In this diagram, Mo, Jill, Dave, and Vince are each starting on a branch, which should be named to reflect the functionality or features that they will aim to add in the branch. Each branch is represented by a copy of the database, complete with development data. Although each developer is assigned to a branch, they are free to pair on a branch where necessary. All branches are visible. They will check into that branch and work on the database that represents that branch.

The database representing the current build will be available, either as a read-only database, a SQL clone, a script folder or a SQL Compare snapshot, and so they can generate the code for the changed objects by using SQL Compare to compare their altered database with the script folder for their branch. This allows them to script out some or all their changes either as deployment scripts or build scripts.

They also have access to a copy of the current released version, which helps to check for potential data migration issues. All developers have their Git client configured with their correct email address and linked to their GitHub user. The project has one of the team nominated as a ‘code owner’ for making sure that code reviews are done in time and to administer the repository.

When the work in a branch is completed, the changes are synched where necessary, unit-tested, and a pull-request is opened. The work is reviewed, pushed to Main and merged where necessary. Once that is done, the branch can be deleted.

Sometimes things don’t go according to plan with work on a branch. There is a lot of flexibility here, two or more developers can work simultaneously on a branch, and a branch can, itself, be branched.

Handling data

It must be quick and easy to fill a database with realistic data. This data can be generated, or anonymized, but ideally conforms in its distribution and volume with the production data or the likely production data. All copies of the build of the current, released version should have the same data if possible, to aid testing. There are two possible ways of changing the data to allow it to be imported into a new development version of the database that has an altered table structure:

  • Run a data migration script on the current version, before the table change, to bring it to the version after the table change, or
  • Alter the data, stored as structured text (CSV, XML or JSON), outside the database.

Native BCP is the quickest way of importing data, but this requires the first approach. The small standardized datasets used for integration test runs are best kept in the source code repository as text (e.g. as SQL, CSV or JSON). Large datasets, especially native BCP, are best archived entirely separately or in large file storage.

The process

The process aims to allow changes to be released quickly and safely to production, by keeping the committed source closely in step with the work being done and automating all routine tasks in overnight unattended processes. Any build-breaking issues are quickly highlighted early on in development. They are fixed as soon as possible in main. In my experience, a team will have issues early on with the build, but a culture soon evolves that spots potential problems in the code review once pull requests are made.

Test builds of the empty database are easily done after all merges are complete to filter out anything obvious and can be easily automated.
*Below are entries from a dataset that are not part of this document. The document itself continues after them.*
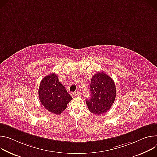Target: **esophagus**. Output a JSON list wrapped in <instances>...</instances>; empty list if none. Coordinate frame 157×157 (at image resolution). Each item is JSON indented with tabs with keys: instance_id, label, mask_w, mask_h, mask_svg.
Segmentation results:
<instances>
[{
	"instance_id": "obj_1",
	"label": "esophagus",
	"mask_w": 157,
	"mask_h": 157,
	"mask_svg": "<svg viewBox=\"0 0 157 157\" xmlns=\"http://www.w3.org/2000/svg\"><path fill=\"white\" fill-rule=\"evenodd\" d=\"M80 95V92H79V91H76V92H75L74 93V97H78V95Z\"/></svg>"
}]
</instances>
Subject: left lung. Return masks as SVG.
<instances>
[{
  "mask_svg": "<svg viewBox=\"0 0 157 157\" xmlns=\"http://www.w3.org/2000/svg\"><path fill=\"white\" fill-rule=\"evenodd\" d=\"M90 98L86 100L90 112L100 115L107 112L112 107L116 97L115 84L105 73L100 72L92 78Z\"/></svg>",
  "mask_w": 157,
  "mask_h": 157,
  "instance_id": "1",
  "label": "left lung"
}]
</instances>
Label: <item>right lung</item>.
<instances>
[{
    "instance_id": "obj_1",
    "label": "right lung",
    "mask_w": 157,
    "mask_h": 157,
    "mask_svg": "<svg viewBox=\"0 0 157 157\" xmlns=\"http://www.w3.org/2000/svg\"><path fill=\"white\" fill-rule=\"evenodd\" d=\"M39 97L44 108L56 115H60L64 111L72 99L56 74H49L42 80L39 88Z\"/></svg>"
}]
</instances>
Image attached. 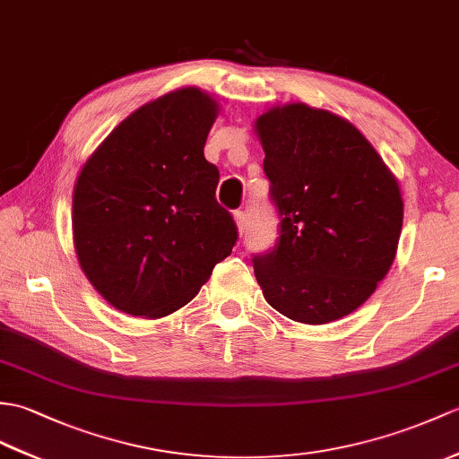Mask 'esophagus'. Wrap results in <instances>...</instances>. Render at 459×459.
Masks as SVG:
<instances>
[{
  "instance_id": "34e87169",
  "label": "esophagus",
  "mask_w": 459,
  "mask_h": 459,
  "mask_svg": "<svg viewBox=\"0 0 459 459\" xmlns=\"http://www.w3.org/2000/svg\"><path fill=\"white\" fill-rule=\"evenodd\" d=\"M234 221H237V227H238V232L244 234L248 229V215L244 211H237L234 212Z\"/></svg>"
}]
</instances>
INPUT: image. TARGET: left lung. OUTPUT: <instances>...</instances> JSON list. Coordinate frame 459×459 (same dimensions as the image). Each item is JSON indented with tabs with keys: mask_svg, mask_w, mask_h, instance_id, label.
<instances>
[{
	"mask_svg": "<svg viewBox=\"0 0 459 459\" xmlns=\"http://www.w3.org/2000/svg\"><path fill=\"white\" fill-rule=\"evenodd\" d=\"M254 129L281 219L278 244L254 255L255 280L291 321H338L369 299L395 260L397 179L368 138L330 111L278 105Z\"/></svg>",
	"mask_w": 459,
	"mask_h": 459,
	"instance_id": "obj_1",
	"label": "left lung"
}]
</instances>
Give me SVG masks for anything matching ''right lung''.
<instances>
[{
  "label": "right lung",
  "instance_id": "add662e5",
  "mask_svg": "<svg viewBox=\"0 0 459 459\" xmlns=\"http://www.w3.org/2000/svg\"><path fill=\"white\" fill-rule=\"evenodd\" d=\"M219 105L181 88L138 108L98 146L74 186V247L105 301L162 318L199 293L238 238L205 160Z\"/></svg>",
  "mask_w": 459,
  "mask_h": 459
}]
</instances>
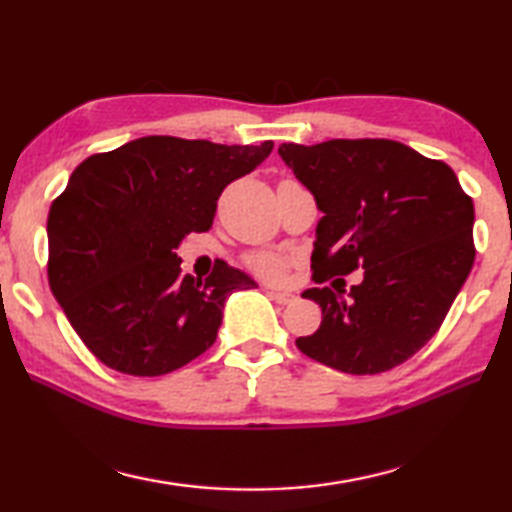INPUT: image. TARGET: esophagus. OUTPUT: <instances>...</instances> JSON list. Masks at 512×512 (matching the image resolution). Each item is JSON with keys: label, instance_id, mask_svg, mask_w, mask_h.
<instances>
[{"label": "esophagus", "instance_id": "1", "mask_svg": "<svg viewBox=\"0 0 512 512\" xmlns=\"http://www.w3.org/2000/svg\"><path fill=\"white\" fill-rule=\"evenodd\" d=\"M267 297H270L272 301L281 303V306H288V303L294 301V294L290 292H276V290H267Z\"/></svg>", "mask_w": 512, "mask_h": 512}]
</instances>
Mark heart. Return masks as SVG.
Segmentation results:
<instances>
[{"mask_svg":"<svg viewBox=\"0 0 512 512\" xmlns=\"http://www.w3.org/2000/svg\"><path fill=\"white\" fill-rule=\"evenodd\" d=\"M245 265L267 281H279L285 270H288V261L283 256L270 254V251H254V254L245 256Z\"/></svg>","mask_w":512,"mask_h":512,"instance_id":"obj_1","label":"heart"}]
</instances>
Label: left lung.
Segmentation results:
<instances>
[{"instance_id":"left-lung-1","label":"left lung","mask_w":512,"mask_h":512,"mask_svg":"<svg viewBox=\"0 0 512 512\" xmlns=\"http://www.w3.org/2000/svg\"><path fill=\"white\" fill-rule=\"evenodd\" d=\"M279 155L324 213L312 279L364 270L348 297L326 285L303 292L324 319L297 339L299 351L353 375L407 362L438 333L472 270V197L445 161L391 139L283 143Z\"/></svg>"}]
</instances>
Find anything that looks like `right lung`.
<instances>
[{"label":"right lung","mask_w":512,"mask_h":512,"mask_svg":"<svg viewBox=\"0 0 512 512\" xmlns=\"http://www.w3.org/2000/svg\"><path fill=\"white\" fill-rule=\"evenodd\" d=\"M274 148L141 137L96 152L51 202L49 285L69 324L105 366L155 378L211 348L231 292L256 288L224 261L182 276L175 249L209 231L218 197Z\"/></svg>","instance_id":"add662e5"}]
</instances>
It is possible to organize the flow of the processes to allow the full build process only after a successful test build. Overnight build processes are only necessary where large datasets that are loaded into the database take more than half an hour. Even where the build is unlikely to become a release candidate, anything in main should be deployable.

Provisioning database copies

Until recently, the cost of servers made it unrealistic to provide individual development servers on which could be deployed copies of the current build of the database. This made shared development servers a popular approach. This worked well, as long as it remained clear who did what, who had checked in what, and what code belonged to Main.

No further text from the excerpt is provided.